Implications for brokers and their clients:
- Review existing product liability insurance to confirm the inclusion of AI-related risks.
- Review tech E&O policies to confirm coverage applies where inadequate safeguarding results from the malfunction of AI functionality.
- While regulation evolves, investigate D&O insurance to protect executives against claims linked to AI governance and disclosure practices.
Source: JD Supra (April 22, 2026). AI meets the gavel: Key legal battles and regulatory trends in the United States.
Lines of business mentioned: Product Liability Insurance, Tech E&O Insurance, Directors and Officers Liability Insurance.
SEC Signals Potential New Rulemaking Around Blockchain-Based Financial Infrastructure
At the Special Competitive Studies Project AI + Expo, SEC Chair Paul Atkins said new rulemaking and guidance around blockchain-based financial infrastructure is being considered. This includes rules related to on-chain trading systems, automated clearing mechanisms, and yield-generating crypto applications.
Atkins emphasized uncertainty around crypto vaults, stating that the SEC should clarify how the Securities Act, Advisers Act, and other securities laws apply to these products.
He also referred to the fact that protocols can now execute trades, manage collateral, route liquidity, settle transactions, and automate trading strategies within one system, and how this structure doesn’t easily fit into the SEC’s existing categories for brokers, exchanges, transfer agents, and clearing agencies.
He suggested that the Commission may review the rules around instant settlement and scenarios where counterparty risk is managed algorithmically and called for the CLARITY Act to be passed quickly.
Implications for brokers and their clients:
- Consider obtaining robust D&O insurance to safeguard leadership against decisions while SEC treatment of crypto infrastructure remains uncertain.
- Firms operating automated trading, settlement, or staking platforms may consider E&O insurance, where regulatory uncertainty creates exposure around operational conduct.
- Investigate business interruption insurance in case regulatory action causes operational disruption.
Source: Crypto Times (May 11, 2026). SEC Chair Flags ‘Crypto Vaults’ as Next Regulatory Frontier, Backs CLARITY Act.
Lines of business mentioned: Directors and Officers Liability Insurance, Errors and Omissions Insurance, Business Interruption Insurance.
Virginia Firms Face Ongoing Uncertainty as Deepfake Legislation Stalls
Virginia is currently without sufficient legislation to manage the threat of deepfakes. Under House Bill 2124, the proposed legislation on “synthetic digital content”, this includes:
- Fabricated or altered video or images.
- AI-generated or cloned voice recordings.
- Any digital content intended to create the false impression that an individual engaged in conduct that never happened.
The bill included a reenactment clause stipulating that approval be granted during the 2026 legislative session.
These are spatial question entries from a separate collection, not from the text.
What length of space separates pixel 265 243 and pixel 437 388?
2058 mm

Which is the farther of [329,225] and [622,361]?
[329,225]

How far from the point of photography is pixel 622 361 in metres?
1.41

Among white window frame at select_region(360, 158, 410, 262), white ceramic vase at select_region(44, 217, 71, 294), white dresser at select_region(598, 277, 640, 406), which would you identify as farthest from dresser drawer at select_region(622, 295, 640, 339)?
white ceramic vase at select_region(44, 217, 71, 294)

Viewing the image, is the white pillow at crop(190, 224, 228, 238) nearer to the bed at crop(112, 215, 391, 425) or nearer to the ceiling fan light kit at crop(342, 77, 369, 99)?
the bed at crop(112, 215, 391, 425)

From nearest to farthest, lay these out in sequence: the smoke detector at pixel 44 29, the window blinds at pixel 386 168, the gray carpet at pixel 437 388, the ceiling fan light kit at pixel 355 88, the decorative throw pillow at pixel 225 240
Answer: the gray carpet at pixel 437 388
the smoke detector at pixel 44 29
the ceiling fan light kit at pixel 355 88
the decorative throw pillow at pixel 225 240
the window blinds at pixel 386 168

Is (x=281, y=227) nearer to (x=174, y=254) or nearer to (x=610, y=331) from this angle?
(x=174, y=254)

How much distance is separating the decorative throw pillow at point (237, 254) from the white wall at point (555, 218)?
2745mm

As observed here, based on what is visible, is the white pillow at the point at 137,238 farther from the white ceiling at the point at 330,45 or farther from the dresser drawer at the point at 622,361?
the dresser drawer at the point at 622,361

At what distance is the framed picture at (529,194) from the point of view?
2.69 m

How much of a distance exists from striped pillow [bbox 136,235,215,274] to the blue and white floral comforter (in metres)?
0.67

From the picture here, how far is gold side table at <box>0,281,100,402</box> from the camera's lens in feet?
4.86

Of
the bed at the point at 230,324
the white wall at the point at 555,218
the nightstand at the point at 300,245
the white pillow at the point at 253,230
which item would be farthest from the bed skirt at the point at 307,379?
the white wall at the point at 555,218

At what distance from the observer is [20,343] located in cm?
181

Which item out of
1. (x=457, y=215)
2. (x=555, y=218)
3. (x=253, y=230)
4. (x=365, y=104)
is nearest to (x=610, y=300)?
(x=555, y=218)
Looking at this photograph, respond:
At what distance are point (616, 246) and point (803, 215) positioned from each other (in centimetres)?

However, the reenactment didn’t take place.
The proposed bill would have:
- Included deepfakes within the scope of defamation law.
- Created a new Class 1 misdemeanor for using deepfake technology as part of fraud-related offenses.
- Enabled individuals depicted in deepfakes to bring civil actions and recover damages, legal fees, and other relief.
- Established a legislative work group that would study enforcement challenges and make suggestions about future regulation.
Until any progress is made, companies must refer to existing defamation and fraud laws, which brings considerable uncertainty as they weren’t developed with AI in mind.
Implication for brokers and their clients:
- Consider media liability insurance to protect against claims related to defamation.
- Consider cyber liability insurance to cover scenarios where the creation of synthetic content is the result of a cyberattack.
- Verify whether existing crime insurance policies cover AI-related risks.
Source: JD Supra (May 11, 2026). Deepfakes in Virginia: What Businesses Need to Know (and Why It Matters Now).
Lines of business mentioned: Media Errors and Emissions Insurance, Cyber Liability Insurance, Crime Insurance.